(TASK LIST):
A: In the passage on Angler malware, which products' vulnerabilities does Angler combine?
B: Extend the passage on Angler malware, picking up after its final sentence.
[[ STUDY TEXT, beginning ]]
Gone are the days where malware had a singular approach and purpose.
A new report released by Cisco sheds light on some of the ways malware creators have used vulnerabilities like the recent Flash zero day exploits to great effectiveness.
One that is particularly noteworthy is called Angler. It uses a combination of Flash, Java, Internet Explorer and Silverlight vulnerabilities and has features that include “fileless infection”, virtual machine and security product detection and is able to switch between various payloads including trojans, rootkits, ransomware, etc.
According to Cisco, Angler “excels at attempting to evade detection by employing domain shadowing as one of its techniques,” whereby it hijacks a user’s domain registration information to create subdomains from which it delivers malware.
[[ STUDY TEXT, end ]]
[[ SOURCE MATERIAL, beginning ]]
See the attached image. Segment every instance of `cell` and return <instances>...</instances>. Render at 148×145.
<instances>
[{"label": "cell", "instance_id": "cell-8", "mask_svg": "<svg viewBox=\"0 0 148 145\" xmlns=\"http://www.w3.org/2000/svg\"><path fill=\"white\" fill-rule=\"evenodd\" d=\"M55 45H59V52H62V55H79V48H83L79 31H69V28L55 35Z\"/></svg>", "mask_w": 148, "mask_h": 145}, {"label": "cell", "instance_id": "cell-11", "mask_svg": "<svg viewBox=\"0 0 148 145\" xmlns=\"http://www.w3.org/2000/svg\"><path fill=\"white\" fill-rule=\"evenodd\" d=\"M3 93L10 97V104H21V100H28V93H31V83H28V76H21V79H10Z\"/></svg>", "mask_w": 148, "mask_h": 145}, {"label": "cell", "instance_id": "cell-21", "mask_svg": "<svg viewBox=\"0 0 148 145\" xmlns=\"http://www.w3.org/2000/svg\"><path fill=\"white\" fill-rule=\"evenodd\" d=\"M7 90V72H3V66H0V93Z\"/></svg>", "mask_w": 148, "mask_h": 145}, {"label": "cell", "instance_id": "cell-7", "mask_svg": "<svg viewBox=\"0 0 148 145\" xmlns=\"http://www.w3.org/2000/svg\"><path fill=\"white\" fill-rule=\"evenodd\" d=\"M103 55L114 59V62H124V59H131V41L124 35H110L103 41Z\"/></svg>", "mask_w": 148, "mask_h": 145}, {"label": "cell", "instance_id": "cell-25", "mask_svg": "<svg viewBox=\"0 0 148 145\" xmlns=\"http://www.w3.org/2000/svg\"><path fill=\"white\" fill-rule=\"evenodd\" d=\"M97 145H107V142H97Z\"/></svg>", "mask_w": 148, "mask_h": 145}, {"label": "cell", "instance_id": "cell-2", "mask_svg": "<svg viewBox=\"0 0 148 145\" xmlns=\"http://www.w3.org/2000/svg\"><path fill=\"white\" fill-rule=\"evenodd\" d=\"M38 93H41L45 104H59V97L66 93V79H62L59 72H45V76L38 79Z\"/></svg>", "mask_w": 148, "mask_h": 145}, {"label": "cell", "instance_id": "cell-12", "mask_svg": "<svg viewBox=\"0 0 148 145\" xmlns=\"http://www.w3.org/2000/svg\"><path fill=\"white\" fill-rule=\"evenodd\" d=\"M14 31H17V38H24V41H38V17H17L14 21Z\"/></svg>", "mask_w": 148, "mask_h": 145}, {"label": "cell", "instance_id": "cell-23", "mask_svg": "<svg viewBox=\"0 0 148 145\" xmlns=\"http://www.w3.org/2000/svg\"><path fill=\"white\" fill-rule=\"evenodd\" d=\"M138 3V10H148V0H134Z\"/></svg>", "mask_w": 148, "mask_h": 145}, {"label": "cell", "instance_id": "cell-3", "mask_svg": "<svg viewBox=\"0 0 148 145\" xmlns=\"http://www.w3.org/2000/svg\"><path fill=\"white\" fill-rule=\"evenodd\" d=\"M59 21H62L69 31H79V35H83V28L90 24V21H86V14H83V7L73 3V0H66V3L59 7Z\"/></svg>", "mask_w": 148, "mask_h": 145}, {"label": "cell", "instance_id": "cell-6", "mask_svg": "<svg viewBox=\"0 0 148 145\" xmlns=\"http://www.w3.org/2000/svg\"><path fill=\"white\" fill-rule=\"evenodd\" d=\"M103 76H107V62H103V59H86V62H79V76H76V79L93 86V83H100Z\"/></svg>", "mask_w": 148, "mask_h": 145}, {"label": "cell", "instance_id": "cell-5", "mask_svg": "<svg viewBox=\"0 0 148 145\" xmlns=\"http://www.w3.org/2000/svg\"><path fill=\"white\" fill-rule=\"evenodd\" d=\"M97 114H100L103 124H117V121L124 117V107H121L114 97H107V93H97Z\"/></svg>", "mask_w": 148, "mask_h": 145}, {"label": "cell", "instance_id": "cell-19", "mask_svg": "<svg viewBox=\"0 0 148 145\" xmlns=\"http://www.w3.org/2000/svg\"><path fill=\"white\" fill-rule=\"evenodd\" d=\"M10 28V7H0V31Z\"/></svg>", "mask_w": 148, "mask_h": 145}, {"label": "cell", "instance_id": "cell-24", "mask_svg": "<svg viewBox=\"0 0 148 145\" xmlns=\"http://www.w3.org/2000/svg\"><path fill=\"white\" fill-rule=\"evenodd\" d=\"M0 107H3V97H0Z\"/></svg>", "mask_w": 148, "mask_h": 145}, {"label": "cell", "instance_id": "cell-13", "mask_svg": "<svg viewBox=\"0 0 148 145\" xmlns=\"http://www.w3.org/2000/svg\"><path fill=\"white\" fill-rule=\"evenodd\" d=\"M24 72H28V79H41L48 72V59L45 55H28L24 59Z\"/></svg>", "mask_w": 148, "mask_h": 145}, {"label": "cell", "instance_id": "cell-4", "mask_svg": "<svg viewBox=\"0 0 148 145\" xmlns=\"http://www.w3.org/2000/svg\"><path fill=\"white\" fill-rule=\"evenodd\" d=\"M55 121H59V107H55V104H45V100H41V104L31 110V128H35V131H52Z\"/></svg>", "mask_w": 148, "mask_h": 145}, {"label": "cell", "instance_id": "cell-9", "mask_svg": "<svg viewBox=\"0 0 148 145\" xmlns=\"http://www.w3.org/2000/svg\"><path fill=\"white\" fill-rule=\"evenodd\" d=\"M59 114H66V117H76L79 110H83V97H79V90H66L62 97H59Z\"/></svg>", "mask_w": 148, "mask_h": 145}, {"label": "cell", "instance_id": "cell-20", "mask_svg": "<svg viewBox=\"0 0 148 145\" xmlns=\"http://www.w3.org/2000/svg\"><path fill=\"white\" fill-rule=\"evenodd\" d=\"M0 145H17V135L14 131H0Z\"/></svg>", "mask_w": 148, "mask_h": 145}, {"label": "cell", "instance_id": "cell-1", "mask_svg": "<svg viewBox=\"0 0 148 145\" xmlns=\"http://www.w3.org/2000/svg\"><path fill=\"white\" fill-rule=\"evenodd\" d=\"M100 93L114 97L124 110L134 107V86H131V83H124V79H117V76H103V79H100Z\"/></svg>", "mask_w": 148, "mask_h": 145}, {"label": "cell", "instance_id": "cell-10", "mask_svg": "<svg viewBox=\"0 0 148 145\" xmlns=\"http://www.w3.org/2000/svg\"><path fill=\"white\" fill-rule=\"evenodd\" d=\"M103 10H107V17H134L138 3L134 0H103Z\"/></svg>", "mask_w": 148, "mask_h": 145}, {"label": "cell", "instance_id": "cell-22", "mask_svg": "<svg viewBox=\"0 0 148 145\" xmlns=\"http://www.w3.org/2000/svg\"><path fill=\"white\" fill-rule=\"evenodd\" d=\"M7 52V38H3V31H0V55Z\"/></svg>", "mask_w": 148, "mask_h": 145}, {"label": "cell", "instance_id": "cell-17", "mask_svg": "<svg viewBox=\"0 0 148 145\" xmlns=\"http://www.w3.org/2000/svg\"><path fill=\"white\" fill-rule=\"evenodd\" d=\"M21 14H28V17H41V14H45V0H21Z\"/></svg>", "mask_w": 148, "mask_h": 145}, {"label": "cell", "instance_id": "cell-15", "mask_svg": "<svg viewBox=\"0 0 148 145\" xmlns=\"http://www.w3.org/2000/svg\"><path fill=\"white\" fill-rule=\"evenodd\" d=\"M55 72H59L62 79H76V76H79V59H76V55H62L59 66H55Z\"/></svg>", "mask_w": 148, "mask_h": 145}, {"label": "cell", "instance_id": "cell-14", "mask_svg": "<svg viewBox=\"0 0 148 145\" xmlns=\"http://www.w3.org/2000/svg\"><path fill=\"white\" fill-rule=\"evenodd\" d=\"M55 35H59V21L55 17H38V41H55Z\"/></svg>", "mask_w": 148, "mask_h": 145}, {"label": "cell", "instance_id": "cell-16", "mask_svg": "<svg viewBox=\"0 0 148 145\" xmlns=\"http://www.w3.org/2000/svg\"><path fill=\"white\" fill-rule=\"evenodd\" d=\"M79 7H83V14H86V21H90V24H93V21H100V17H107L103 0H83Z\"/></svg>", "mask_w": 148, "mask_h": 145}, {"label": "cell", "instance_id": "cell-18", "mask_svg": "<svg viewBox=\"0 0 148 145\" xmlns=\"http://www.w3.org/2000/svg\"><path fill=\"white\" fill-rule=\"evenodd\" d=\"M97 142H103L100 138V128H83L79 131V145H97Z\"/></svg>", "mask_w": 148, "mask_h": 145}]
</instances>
[[ SOURCE MATERIAL, end ]]
(ANSWERS GIVEN):
A: Flash, Java, Internet Explorer and Silverlight.

B:
This type of adaptive, almost “aware” malware seems to be the threat of tomorrow, with others, including an email-based “mutating campaign” called Dridex also able to change content, attachments, and more to avoid detection.
“The Angler Exploit Kit represents the types of common threats that will challenge organizations as the digital economy and the Internet of Everything create new attack vectors and monetization opportunities for adversaries,” the 2015 Midyear Security Report said.
In order to mitigate damage, Cisco emphasized that time to detection must be greatly reduced from hundreds of days down to hours.
“The innovation race between adversaries and security vendors is accelerating,” the report said.